I’m frustrated with Easter today. Every Easter we hear about this wonderful thing that happened at the Cross, about the forgiveness of sins and the resurrection of Jesus. And every Easter there’s a group of people at church I’ve never seen before, and likely will not see again. And then tomorrow we will all go back to our regular lives, while the bunnies and hidden eggs, the pretty dresses and unscuffed shoes fade in our memories.
Isn’t this what happened, when Jesus said He would return? They believed Him, you know. The New Testament writers thought that He really meant it, that Jesus would come back for them in that one final victory. But time went on, and regular life took over. The prophecy faded, and now to modern ears sounds as believable as the Easter bunny.
As I read the Bible, both the Old and New Testaments urge us to yearn for that day when our faith shall become sight. The final victory. Easter isn’t the end of the story, it’s not the whole picture! An important part, to be sure. Without the resurrection, what Jesus did wouldn’t matter one bit. But it seems to me that the rest of the story hinges on His return. Do you believe He’s coming back?
It was about three years ago when I began praying for spiritual eyes. And while I didn’t really know what “spiritual eyes” would do for me, I had a deep conviction that our physical world isn’t the real thing, but that the real thing goes on in the spiritual realm. And I wanted it to know more about this place, to see it. In church we call this “life by the Spirit.” But while I had read about this in my Bible I really didn’t understand what it meant.

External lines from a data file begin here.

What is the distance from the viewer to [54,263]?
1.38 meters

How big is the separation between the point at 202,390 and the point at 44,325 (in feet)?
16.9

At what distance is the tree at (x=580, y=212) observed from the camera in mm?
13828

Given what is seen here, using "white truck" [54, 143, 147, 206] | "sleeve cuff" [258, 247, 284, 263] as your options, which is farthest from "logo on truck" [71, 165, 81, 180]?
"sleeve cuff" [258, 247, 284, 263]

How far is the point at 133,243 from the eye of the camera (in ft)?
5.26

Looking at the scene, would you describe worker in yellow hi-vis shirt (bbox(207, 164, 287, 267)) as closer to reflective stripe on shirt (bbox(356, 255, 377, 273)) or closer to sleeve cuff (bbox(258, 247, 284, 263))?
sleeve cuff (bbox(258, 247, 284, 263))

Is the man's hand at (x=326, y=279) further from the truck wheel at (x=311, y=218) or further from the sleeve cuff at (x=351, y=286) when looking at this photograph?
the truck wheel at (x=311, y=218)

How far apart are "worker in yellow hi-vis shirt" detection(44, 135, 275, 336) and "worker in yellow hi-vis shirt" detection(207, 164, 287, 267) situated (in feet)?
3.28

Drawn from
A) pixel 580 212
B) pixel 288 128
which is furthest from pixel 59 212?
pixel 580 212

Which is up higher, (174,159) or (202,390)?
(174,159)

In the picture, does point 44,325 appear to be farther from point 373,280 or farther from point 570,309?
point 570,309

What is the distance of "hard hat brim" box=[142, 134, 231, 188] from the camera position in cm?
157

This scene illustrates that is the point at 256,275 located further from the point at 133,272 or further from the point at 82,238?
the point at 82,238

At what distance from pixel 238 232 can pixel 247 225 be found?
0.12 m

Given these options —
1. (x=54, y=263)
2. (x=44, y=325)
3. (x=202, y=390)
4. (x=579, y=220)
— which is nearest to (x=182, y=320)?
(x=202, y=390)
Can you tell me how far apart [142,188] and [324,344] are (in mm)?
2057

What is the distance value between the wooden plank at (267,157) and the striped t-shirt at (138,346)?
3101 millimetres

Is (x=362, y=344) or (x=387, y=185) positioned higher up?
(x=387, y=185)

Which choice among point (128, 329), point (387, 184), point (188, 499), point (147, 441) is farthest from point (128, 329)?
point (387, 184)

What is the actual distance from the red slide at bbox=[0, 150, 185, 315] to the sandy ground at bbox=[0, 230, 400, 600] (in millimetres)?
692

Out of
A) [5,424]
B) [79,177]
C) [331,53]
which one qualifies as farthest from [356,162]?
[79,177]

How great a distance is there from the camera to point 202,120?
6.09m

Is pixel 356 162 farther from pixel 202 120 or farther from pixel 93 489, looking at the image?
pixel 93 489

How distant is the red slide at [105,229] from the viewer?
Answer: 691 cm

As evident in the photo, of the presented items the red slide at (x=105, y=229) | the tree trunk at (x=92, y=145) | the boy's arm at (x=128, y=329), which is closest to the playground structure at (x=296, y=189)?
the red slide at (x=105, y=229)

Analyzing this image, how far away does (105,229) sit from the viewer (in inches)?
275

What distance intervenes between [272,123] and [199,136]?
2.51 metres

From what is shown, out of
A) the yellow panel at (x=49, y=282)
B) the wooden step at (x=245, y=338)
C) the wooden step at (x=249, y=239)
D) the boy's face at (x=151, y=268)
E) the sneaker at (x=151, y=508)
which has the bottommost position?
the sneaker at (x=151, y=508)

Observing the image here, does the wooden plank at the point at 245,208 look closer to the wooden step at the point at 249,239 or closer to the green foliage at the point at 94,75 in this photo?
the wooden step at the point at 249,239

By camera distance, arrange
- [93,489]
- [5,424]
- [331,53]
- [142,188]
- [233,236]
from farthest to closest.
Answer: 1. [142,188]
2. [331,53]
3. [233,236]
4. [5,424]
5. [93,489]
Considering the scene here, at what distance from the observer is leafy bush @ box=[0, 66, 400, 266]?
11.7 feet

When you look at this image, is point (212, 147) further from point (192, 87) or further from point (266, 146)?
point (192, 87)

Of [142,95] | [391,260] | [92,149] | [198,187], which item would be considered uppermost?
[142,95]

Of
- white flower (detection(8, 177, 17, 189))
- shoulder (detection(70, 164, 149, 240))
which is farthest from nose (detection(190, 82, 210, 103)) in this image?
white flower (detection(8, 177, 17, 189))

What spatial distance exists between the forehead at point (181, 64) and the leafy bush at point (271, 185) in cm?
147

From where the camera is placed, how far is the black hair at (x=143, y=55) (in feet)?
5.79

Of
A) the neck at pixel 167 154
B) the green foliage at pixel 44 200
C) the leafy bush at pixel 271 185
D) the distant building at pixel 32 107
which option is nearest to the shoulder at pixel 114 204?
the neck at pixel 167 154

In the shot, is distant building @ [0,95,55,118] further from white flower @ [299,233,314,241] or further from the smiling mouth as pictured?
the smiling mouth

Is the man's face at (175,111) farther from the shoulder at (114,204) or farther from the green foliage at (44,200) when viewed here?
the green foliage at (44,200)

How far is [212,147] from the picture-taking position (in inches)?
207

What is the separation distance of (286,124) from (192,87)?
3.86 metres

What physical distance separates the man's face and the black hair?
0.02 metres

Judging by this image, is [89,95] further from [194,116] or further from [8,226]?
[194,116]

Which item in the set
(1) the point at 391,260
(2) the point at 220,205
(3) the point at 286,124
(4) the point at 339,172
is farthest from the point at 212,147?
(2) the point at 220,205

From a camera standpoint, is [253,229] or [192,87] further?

Not long after that prayer, I went to a movie with my husband and some friends, a married couple we have known for a long time but with whom we aren’t especially close. We get together once or twice a year to catch up with each other. So during the middle of the movie I felt an overwhelming urge to pray for my friend. She is not a believer, and I assumed that’s why God wanted me to pray. As I prayed silently in my chair, the “burden” for her grew stronger, and became so strong that I felt compelled to get up and pray audibly. So I excused myself to the restroom, locked myself in the back stall, and prayed with whispers. This urgency had never happened before, but now I know it was the Holy Spirit calling me to pray.
After the movie and when my husband and I were alone again, I told him about what had happened. And then our lives went on, and months went by without me even thinking about her, except for every now and then when I would wonder why God wanted me to pray for her. Then one day out of the blue, her husband called us and said they were having some serious marriage problems, in fact they were separated and she didn’t want to be married anymore. He wanted to work it out, she didn’t.
Over the next few months I met her for lunch on a regular basis and we talked about everything. During one of our lunches, I felt compelled to tell her about that night at the movie, when I had prayed for her. It didn’t seem to make much of an impact, and I felt a little let down. I was expecting something more, like tears or a declaration of faith at least! Driving home I felt confused about why God wanted me to pray for her and then tell her about it.
When I came home from lunch I checked email, just like always. And there was a message from her, saying that she couldn’t handle talking about it at lunch, but it was during that time frame when we saw the movie that she began considering divorce and that even during the movie she thought about it. Then I was the one with tears, because I knew without a doubt that God Himself pulled me up out of that movie theater chair, so that I would pray for one of his lost children.
I wish I could say differently, but even after this revelation, she still filed for divorce. And to my knowledge, she is still not a believer. But God used me to get a message through to her: that He does care about her, and about what happens in her life. Hopefully someday that seed will begin to grow.
Since then God has been adjusting my spiritual vision and, fortunately, He has also allowed me to see some victories in the spiritual battleground.